PROMPT> Find where "order: Perissodactyla" appears in the entries below. That line and all lines after it, through the last, are to be duplicated exactly, with nothing else.

── DATA SUPPLIED ──

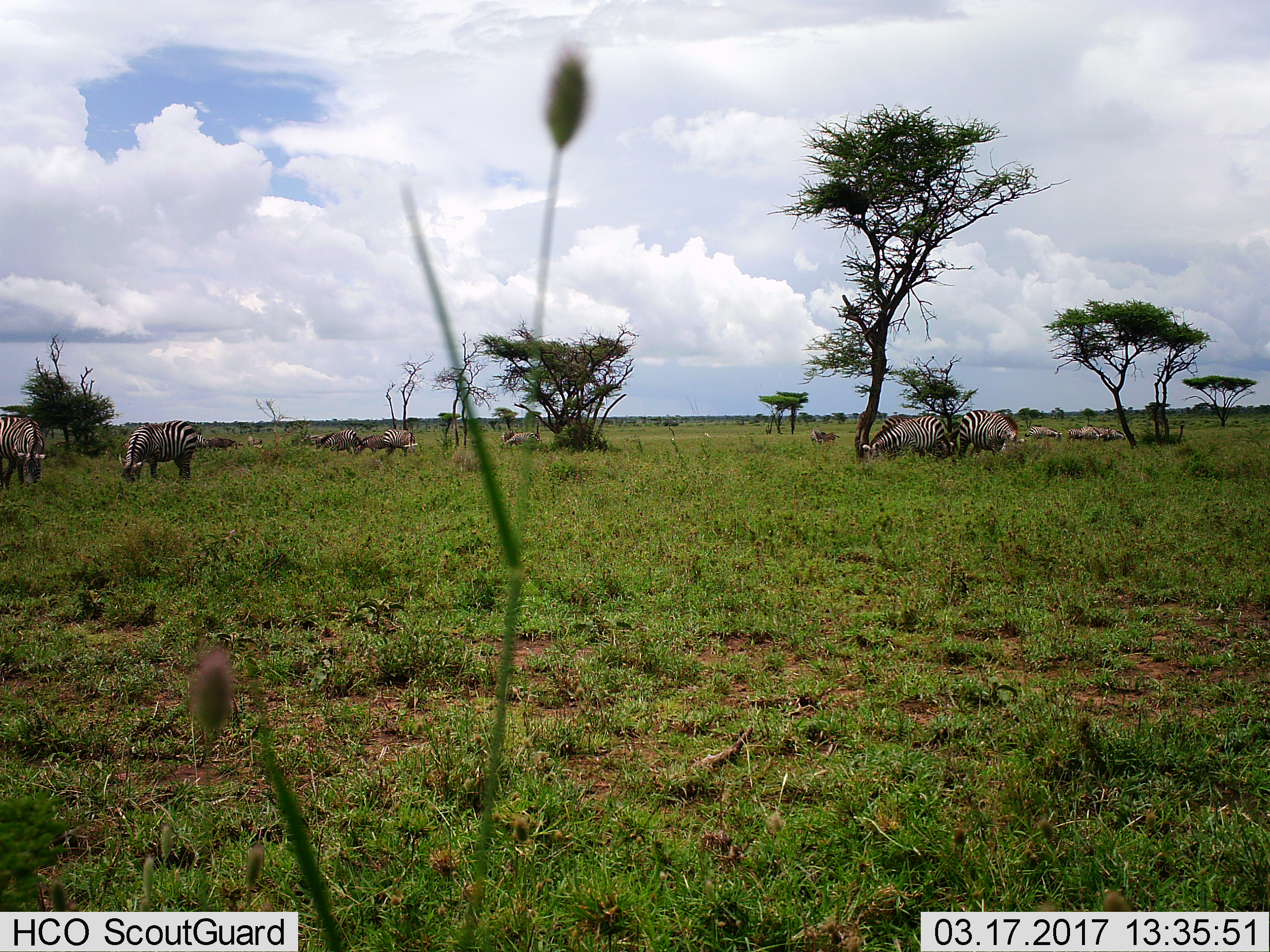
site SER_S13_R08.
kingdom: Animalia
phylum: Chordata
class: Mammalia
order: Perissodactyla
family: Equidae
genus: Equus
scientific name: Equus quagga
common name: plains zebra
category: zebraplains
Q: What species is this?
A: Zebraplains (plains zebra) (Equus quagga).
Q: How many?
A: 11-50.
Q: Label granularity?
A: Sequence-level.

───

ANSWER TO THE EXERCISE>
order: Perissodactyla
family: Equidae
genus: Equus
scientific name: Equus quagga
common name: plains zebra
category: zebraplains
Q: What species is this?
A: Zebraplains (plains zebra) (Equus quagga).
Q: How many?
A: 11-50.
Q: Label granularity?
A: Sequence-level.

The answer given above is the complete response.